**Questions to answer:**
1 - From the pipe tobacco review, transcribe the part that opens with the words containing "The first thing" and closes with "strength in nicotine.".
2 - Extend the pipe tobacco discussion past its final sentence, writing what comes next.

**Text shown:**
───

With two disks packed into my bowl, the tobaccos were ready to go, the toasting quickly begun and a nice sweet aroma of fresh burning tobacco emerged from my bowl. With a tamp and another light, this tobacco was on its way producing an abundant amount of smoke.

The first thing I noticed was how smooth the smoke was, a bit chewy, but easy on the palate. This tobacco gave off a good amount of sweetness, it was a natural sweetness like sweet corn. The aroma was a bit reminiscent of an aromatic tobacco but more floral in scent.

Reaching into the middle of the bowl, I was not getting very many different flavors, I picked up some coffee and wood flavors. The smoke was warm, not hot, but it was just relaxing. By this point I am suspecting that I have burned through the Cavendish and working on the Virginia's and Perique's. The mix was wonderful, creating a nice full body flavor and it was medium strength in nicotine.

Ending my bowl of this medallion flake was just right, the smoke did not get hot, the sweetness subsided allowing a nice touch of Virginia and Perique flavor. The smoke at this point was a bit musky in flavor from the perique, but not strong enough to pick up during the first three quarters of the bowl. The aroma remained sweet and floral from beginning to end.

I would strongly recommend this for those who are beginning their flake Virginia and Perique experience coming from aromatics, this tobacco makes the transition easy. With the Cavendish center, it gives off a perfect amount of sweetness to please the aromatic palate and just the right amount of Virginia and Perique to introduce a full tobacco flavor that is mellow enough to appreciate without a lot of nicotine.


----------



## Sawyer

How does this compare to Peter Stokkebye Luxury Bullseye Flake? I am little hesitant to buy this stuff at $5/oz when LBF can be had at less than $1.50/oz.


----------



## IHT

Sawyer said:


> How does this compare to Peter Stokkebye Luxury Bullseye Flake? I am little hesitant to buy this stuff at $5/oz when LBF can be had at less than $1.50/oz.


if i were blindfolded, i wouldn't be able to tell a difference - they both taste like hay, overly grassy, to me.


----------



## laloin

if you look at the can of Davidoff Flake Medallions, you will noticed that PS manufactors the Medallions hehhe
just a FYI 
best laloin


----------



## lestrout

From a compositional standpoint, I don't think LBF has Cavendish. Wouldn't that have an impact on taste?

───

**Data section:**
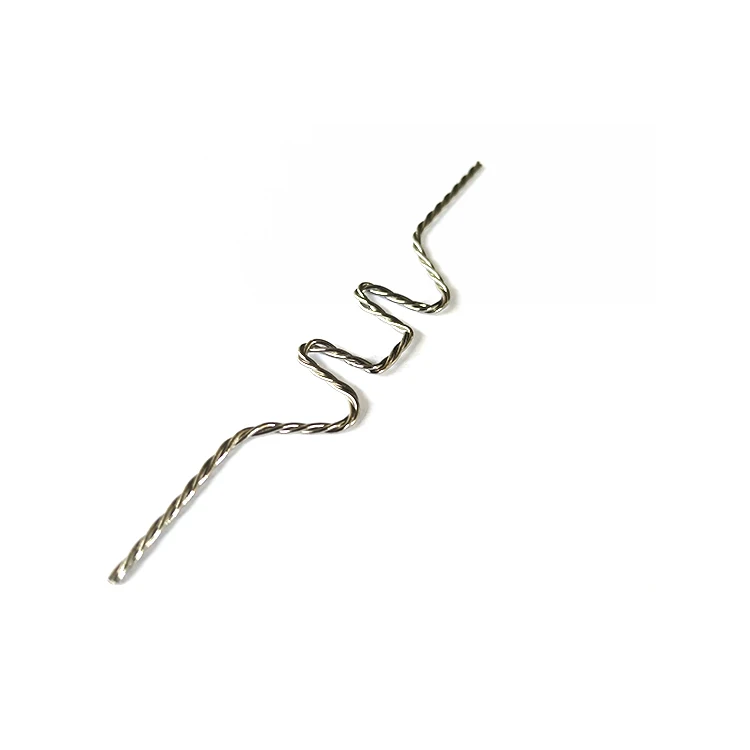 Хорошее испарение Высокая чистота 99.95% w1 сорт тройной вольфрамовой проволоки в лучшей цене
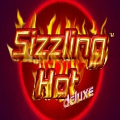 Sizzling Hot Deluxe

───

**Answers for the exercise:**
1 -
The first thing I noticed was how smooth the smoke was, a bit chewy, but easy on the palate. This tobacco gave off a good amount of sweetness, it was a natural sweetness like sweet corn. The aroma was a bit reminiscent of an aromatic tobacco but more floral in scent.

Reaching into the middle of the bowl, I was not getting very many different flavors, I picked up some coffee and wood flavors. The smoke was warm, not hot, but it was just relaxing. By this point I am suspecting that I have burned through the Cavendish and working on the Virginia's and Perique's. The mix was wonderful, creating a nice full body flavor and it was medium strength in nicotine.

2 -
hp
les


----------



## IHT

lestrout said:


> From a compositional standpoint, *I don't think LBF has Cavendish.* Wouldn't that have an impact on taste?
> 
> hp
> les


from "tobacco reviews" site.
_"The centre of mellow, fermented Black Cavendish serves to smoothen the general impression and rounding the taste."_
i'm pretty sure it has cavendish.


----------



## lestrout

THT - thanks for the correction. Somehow I think of the dark centers of LBF being perique. Since I got my supply from Holt's bulk, I didn't have the crutch of the tin literature to keep me straight.

Now, I have to load some LBF - it's been awhile.

hp
les


----------



## kvv098

Finally got to smoke Medallions and doing it back to back with LBF. While the disks look alike, I find these two are very different. Where LBF is sharp, medallions are smooth. LBF irritates back of the throat , medallions are not. Medallions are much sweeter and pair with perique better. Just superior, at least for me.
As much I hate to pay more for tobacco, I will buy and stock up on medallions even though I have 4 pounds of LBF. Just for treat when I feel it.
It was a mistake to try Medallions  Now I am hooked ...


----------



## IHT

lestrout said:


> IHT - thanks for the correction. Somehow I think of the dark centers of LBF being perique. Since I got my supply from Holt's bulk, I didn't have the crutch of the tin literature to keep me straight.
> 
> Now, I have to load some LBF - it's been awhile.
> 
> hp
> les


no problem. that's what we're here for, pass on experiences.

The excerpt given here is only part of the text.